En este mismo sentido se encuentran las resoluciones del Tribunal Administrativo Central
de Recursos Contractuales 761/2017, 39/2019 y 171/2019
, ?(?) la Comunidad de Bienes carece de personalidad jurídica propia o distinta de
la de los comuneros que la componen por lo que no pueden concurrir como tales
Comunidades de Bienes en un procedimiento de contratación, ni como licitadores
singulares ni formando parte de una UTE conjuntamente con otros, siendo de
aplicación lo dispuesto en el art. 54 y 59 del TRLCSP. (?)
En el Informe de la Junta Consultiva de Contratación Administrativa del Estado, 12/03,
de 23 de julio de 2003 sobre la Capacidad para contratar con las Administraciones
Públicas de las sociedades civiles y de las comunidades de bienes se advertía también que
la cuestión relativa a «la capacidad de contratar con la Administración de las
comunidades de bienes ha de ser resuelta en sentido negativo sobre la base de su carencia
de personalidad».
11
En la resolución 39/2017 del TACRC la contratación se hizo en representación de una
comunidad de bienes y no en nombre de las personas físicas o comuneros que la integran
la comunidad y el Tribunal señalaba lo siguiente:
En consecuencia, siguiendo el criterio expuesto en la resolución transcrita, no puede
reconocerse personalidad jurídica ni capacidad de obrar a la comunidad de bienes y
en consecuencia debe ser excluida de la contratación, por infracción del artículo 65
de la LCSP, confirmando así la resolución recurrida. Concreción de lo que acabamos
de afirmar es que solo pueden contratar con el sector público, en el caso de contratos
sujetos a la LCSP, las personas físicas y las personas jurídicas individualmente, o bien
agrupadas bajo la forma de Uniones Temporales de Empresas (UTE´s), que es la
fórmula que prevé la LCSP para que varios puedan contratar conjuntamente, sean
personas físicas sean personas jurídicas, sin constituir una nueva persona. Es decir, la
participación en los procedimientos de licitación de contratos con el sector público de
varias personas simultáneamente agrupadas para presentar una única oferta común es
a través de la figura de las UTE, que es una forma de colaboración y agrupación de
varias personas para participar como una unidad, agrupación, mediante la
presentación de una única oferta común, oferta que es de todos y cada uno de ellos,
de ahí que deban comprometerse a constituir la UTE en caso de adjudicación a su
favor, con indicación de su participación en la agrupación, obligándose solidariamente
todos ellos y designando un único representante para el ejercicio de los derechos y
cumplimiento de las obligaciones derivados del contrato en caso de adjudicación a su
favor.
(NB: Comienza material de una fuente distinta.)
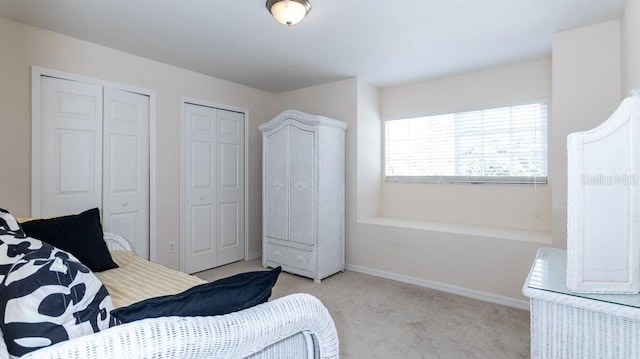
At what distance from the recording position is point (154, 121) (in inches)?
128

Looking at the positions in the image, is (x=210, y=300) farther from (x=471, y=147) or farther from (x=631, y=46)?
(x=471, y=147)

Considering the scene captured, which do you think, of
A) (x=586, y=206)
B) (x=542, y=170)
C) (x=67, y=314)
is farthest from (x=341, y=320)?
(x=542, y=170)

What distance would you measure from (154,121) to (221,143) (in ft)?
2.70

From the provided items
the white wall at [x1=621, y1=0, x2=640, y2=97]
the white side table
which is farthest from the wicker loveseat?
the white wall at [x1=621, y1=0, x2=640, y2=97]

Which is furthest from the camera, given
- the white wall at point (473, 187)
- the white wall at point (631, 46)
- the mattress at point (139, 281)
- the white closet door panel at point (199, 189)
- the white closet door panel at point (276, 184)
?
the white closet door panel at point (276, 184)

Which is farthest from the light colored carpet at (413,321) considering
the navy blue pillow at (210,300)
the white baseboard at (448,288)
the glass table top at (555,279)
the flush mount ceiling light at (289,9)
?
the flush mount ceiling light at (289,9)

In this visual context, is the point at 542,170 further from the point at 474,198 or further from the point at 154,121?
the point at 154,121

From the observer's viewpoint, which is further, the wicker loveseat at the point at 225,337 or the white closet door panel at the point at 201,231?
the white closet door panel at the point at 201,231

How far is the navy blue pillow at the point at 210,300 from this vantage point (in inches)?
35.1

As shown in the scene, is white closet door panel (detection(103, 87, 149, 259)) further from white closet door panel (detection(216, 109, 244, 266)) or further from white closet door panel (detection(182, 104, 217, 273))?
white closet door panel (detection(216, 109, 244, 266))

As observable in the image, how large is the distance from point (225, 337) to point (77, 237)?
1803 millimetres

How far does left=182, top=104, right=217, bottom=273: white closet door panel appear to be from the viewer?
11.7ft

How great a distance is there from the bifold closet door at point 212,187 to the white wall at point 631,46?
364 centimetres

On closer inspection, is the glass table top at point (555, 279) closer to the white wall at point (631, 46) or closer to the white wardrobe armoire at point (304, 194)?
the white wall at point (631, 46)
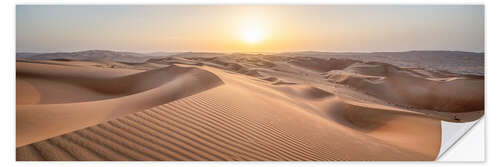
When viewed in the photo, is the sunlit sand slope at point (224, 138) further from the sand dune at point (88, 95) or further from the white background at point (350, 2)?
the sand dune at point (88, 95)

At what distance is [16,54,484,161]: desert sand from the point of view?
2.22 meters

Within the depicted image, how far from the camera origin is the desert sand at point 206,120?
2217 mm

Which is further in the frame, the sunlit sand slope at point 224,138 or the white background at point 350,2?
the white background at point 350,2

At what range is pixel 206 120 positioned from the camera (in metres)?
2.73

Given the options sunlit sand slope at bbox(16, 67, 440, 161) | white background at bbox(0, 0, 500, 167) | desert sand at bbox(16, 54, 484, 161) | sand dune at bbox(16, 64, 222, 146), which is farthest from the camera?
white background at bbox(0, 0, 500, 167)

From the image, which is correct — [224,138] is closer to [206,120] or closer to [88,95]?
[206,120]

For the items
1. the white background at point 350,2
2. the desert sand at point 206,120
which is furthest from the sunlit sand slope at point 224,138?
the white background at point 350,2

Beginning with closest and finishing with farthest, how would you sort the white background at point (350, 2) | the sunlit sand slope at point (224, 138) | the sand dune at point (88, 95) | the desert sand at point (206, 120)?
the sunlit sand slope at point (224, 138) < the desert sand at point (206, 120) < the sand dune at point (88, 95) < the white background at point (350, 2)

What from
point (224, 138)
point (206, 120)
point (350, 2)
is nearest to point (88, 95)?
point (206, 120)

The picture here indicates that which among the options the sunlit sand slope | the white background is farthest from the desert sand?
the white background

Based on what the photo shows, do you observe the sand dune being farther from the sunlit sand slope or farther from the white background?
the sunlit sand slope

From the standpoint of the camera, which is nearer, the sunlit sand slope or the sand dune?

Así resulta del régimen derivado de los artículos 65.1 y 69 de la LCSP, referidos
a las personas físicas y jurídicas, el primero, y a las UTE´s el segundo, que es el
régimen tradicional existente en España en el ámbito de la contratación del Estado,
luego de las Administraciones Públicas y, actualmente, del sector público. En ese
sentido, que compartimos, se pronuncia la Junta Consultiva de Contratación
Administrativa del Estado, en su informe nº12/03, de 23 de julio de 2003?
III. CONCLUSIONES
1ª. La presidenta de las Illes Balears está legitimada para solicitar este dictamen y el
Consejo Consultivo es competente para emitirlo, con carácter preceptivo.
2ª. El procedimiento de revisión de oficio se ha tramitado conforme a derecho y el órgano
competente para resolverlo es la consejera de Presidencia.
3ª. El Consejo Consultivo emite dictamen favorable a la declaración de nulidad de la
contratación por emergencia por carecer la comunidad de bienes de personalidad jurídica
y, por tanto, de capacidad de obrar para contratar con la Administración Pública.
4ª. Las conclusiones anteriores son substanciales al efecto de utilizar, en la resolución que
se dicte en el procedimiento, la fórmula ritual prevista en el artículo 4.3 de la Ley 5/2010,
de 16 de junio, reguladora del Consejo Consultivo de las Illes Balears.